ALLEN: On Wall Street, stocks surged today in a roller coaster week of trading. The Dow soared almost 750 points. The S&P 500 was up more than 3 percent while the Nasdaq climbed more than 4 percent.

The rally followed a strong jobs report and from news that China has taken actions to stimulate its economy. Federal Reserve chairman Jerome Powell also pushed the markets higher, saying the Fed will be flexible when it considers interest rates.

What is more exhausting than being around someone who thinks they know it all?

Believe me, we haven't found an answer. Neither has CNN's Jeanne Moos. Here we go.


JEANNE MOOS, CNN CORRESPONDENT (voice-over): Remember how Muhammad Ali always used to call himself the greatest of all time?

Well, now it's President Trump calling himself the greatest at all times.
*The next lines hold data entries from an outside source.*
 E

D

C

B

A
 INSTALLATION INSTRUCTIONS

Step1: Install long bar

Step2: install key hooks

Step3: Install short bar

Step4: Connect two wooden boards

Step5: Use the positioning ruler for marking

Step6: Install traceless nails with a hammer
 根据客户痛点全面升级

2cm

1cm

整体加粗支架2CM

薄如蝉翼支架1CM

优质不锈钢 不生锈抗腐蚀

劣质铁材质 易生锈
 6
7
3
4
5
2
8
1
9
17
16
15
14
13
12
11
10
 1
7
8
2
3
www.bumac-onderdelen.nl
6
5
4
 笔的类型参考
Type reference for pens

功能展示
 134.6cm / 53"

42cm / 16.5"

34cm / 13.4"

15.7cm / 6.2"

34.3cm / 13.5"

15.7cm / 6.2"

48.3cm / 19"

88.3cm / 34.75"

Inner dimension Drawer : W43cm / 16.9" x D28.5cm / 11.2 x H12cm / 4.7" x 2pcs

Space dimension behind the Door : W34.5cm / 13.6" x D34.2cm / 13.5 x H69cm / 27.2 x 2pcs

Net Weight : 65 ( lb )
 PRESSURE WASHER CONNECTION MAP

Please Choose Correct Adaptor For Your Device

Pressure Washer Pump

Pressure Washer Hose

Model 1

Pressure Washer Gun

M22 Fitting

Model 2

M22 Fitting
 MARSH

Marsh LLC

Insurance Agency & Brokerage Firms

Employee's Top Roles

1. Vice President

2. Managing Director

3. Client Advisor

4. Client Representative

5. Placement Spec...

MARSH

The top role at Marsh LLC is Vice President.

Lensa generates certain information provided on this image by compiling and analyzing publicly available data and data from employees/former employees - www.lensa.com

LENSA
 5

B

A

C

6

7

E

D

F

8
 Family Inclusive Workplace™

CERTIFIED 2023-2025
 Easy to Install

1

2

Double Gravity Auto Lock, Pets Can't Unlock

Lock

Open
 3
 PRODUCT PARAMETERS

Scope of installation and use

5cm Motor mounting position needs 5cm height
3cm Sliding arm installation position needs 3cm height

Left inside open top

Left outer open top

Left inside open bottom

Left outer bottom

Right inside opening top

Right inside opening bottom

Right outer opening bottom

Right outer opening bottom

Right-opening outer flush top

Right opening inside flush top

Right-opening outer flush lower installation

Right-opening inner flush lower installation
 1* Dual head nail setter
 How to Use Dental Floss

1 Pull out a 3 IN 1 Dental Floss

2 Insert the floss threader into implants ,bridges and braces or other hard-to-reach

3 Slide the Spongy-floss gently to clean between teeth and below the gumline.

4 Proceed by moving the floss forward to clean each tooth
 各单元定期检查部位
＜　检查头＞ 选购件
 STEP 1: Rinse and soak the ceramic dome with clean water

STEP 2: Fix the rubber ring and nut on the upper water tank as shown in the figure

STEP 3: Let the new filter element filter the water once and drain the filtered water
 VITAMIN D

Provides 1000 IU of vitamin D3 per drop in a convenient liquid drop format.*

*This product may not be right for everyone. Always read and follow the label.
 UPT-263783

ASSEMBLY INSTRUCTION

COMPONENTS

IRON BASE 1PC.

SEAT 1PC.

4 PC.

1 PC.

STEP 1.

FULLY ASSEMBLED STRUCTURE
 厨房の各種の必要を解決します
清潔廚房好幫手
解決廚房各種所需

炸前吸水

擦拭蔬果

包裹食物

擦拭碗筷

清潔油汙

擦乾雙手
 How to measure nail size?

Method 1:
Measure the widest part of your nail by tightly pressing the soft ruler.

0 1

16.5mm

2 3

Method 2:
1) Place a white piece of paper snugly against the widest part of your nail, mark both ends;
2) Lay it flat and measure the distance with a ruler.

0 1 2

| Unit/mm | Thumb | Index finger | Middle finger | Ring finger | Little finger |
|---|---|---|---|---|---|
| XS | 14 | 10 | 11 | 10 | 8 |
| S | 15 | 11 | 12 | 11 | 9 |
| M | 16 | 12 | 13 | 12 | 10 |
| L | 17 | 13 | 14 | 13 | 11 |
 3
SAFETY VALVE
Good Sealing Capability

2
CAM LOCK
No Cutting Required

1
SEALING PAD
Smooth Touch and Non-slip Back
TRUMP: I think nobody knows more about campaign finance than I do.

Nobody knows more about trade than me.

Nobody knows more about construction than I do.

MOOS (voice-over): What field doesn't he excel in?

TRUMP: I know more about ISIS than the generals do, believe me.

Nobody knows more about environmental impact statements than me. There's nobody that understands the horror of nuclear better than me.

MOOS (voice-over): It's enough to make your head explode.

TRUMP: Nobody knows the politicians better than I do, believe me.

MOOS (voice-over): Even political opponents like Cory Booker, "I know more about Cory than he knows about himself."

TRUMP: And nobody builds walls better than me, believe me.

MOOS (voice-over): President Trump sure knows how to spew superlatives.

TRUMP: I know words. I have the best words.

I think I have the best temperament.

Look, nobody has better toys than I do.

MOOS (voice-over): And from a guy who doesn't like to read, this:

TRUMP: And nobody loves the Bible more than I do.

MOOS: Thou shalt not exaggerate, Mr. President.

MOOS (voice-over): For years, journalists have been chronicling Donald Trump's breathtaking self-admiration, delivered in a third person, no less.

TRUMP: Because nobody's ever had crowds like Trump has had.

MOOS: Occasionally President Trump has demonstrated a flash of humility, a moment of modesty.

TRUMP: I understand the tax laws better than almost anyone.

MOOS (voice-over): Almost anyone.


MOOS (voice-over): It means someone understands tax laws better than he does?

BETTY HUTTON, ACTOR: Anything you can do --

MOOS (voice-over): -- he can do better.

TRUMP: They're more elite than me?

I have better everything than they have, including this.

MOOS (voice-over): Jeanne Moos, CNN --

HOWARD KEEL, ACTOR: No, you can't.

HUTTON: Yes, I can, yes, I can.

MOOS (voice-over): -- New York.

KEEL: OK, thank you.


ALLEN: At this moment a robot is exploring places never before seen by humans. China's lunar rover, named Yutu 2, is sending back data and images from the far side of the moon. It made history when it touched down on Thursday, opening a new chapter in moon exploration. It's also a major milestone for China as it expands its space program.

And before we go, a story of record proportions at Tokyo's newly minted fish market. A $3 million tuna weighing a whopping 613 pounds or 278 kilograms was just sold. The New Year auction record was set by a Japanese restaurant chain whose owner says he may have gone overboard with the purchase.


KIYOSHI KIMURA, KIYOMURA COMPANY (voice-over): The tuna looks so tasty because it's fat and looks very fresh. It is a good tuna but I think I did too much.


ALLEN: That's CNN NEWSROOM. For U.S. viewers, "NEW DAY" is next. For everyone else, I'll be back with our top stories. Thanks for watching.